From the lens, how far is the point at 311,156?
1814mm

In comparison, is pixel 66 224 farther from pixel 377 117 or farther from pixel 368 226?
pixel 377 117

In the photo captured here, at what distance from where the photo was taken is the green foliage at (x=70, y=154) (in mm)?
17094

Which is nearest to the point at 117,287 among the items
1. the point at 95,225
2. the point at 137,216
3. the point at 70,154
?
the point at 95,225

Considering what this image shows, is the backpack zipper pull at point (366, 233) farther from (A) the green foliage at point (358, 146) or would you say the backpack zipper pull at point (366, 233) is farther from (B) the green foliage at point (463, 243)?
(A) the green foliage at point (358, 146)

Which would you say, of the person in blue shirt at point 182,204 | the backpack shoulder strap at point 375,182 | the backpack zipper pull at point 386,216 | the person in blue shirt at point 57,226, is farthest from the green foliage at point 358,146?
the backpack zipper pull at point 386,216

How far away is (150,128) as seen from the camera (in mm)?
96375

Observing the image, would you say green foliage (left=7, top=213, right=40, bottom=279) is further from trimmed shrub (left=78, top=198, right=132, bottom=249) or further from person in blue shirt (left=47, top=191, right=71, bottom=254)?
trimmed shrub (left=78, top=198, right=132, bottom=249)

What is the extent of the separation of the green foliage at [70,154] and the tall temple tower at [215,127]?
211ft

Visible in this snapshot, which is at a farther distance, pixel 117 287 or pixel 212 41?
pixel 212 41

──────────

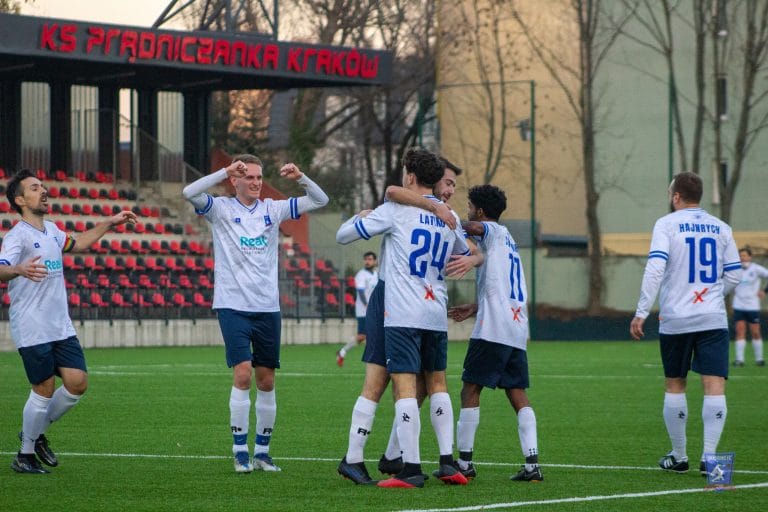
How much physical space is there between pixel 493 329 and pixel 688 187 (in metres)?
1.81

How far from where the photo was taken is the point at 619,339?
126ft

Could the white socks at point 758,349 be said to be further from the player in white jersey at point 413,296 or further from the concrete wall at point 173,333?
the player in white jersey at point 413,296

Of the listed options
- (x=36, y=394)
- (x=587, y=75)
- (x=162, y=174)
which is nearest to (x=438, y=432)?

──────────

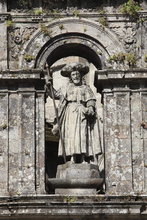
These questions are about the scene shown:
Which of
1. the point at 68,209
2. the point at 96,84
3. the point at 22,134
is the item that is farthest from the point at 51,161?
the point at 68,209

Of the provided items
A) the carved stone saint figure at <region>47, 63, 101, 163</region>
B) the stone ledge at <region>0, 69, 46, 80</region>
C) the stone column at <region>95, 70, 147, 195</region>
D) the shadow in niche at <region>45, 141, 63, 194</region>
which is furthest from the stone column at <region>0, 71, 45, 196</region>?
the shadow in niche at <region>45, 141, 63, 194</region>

──────────

■ Exercise directions ■
Pull out each line of the records above that contains the string "pixel". Only matches with the same uppercase and lowercase letters count.

■ Exercise result ■
In comparison, is pixel 66 224 farther from pixel 377 117 or farther from pixel 368 226?
pixel 377 117
Visible in this snapshot, which is at a farther distance, pixel 117 287 or pixel 212 41?
pixel 212 41
How much physical space is there between pixel 493 329 and pixel 688 187 (in metres)?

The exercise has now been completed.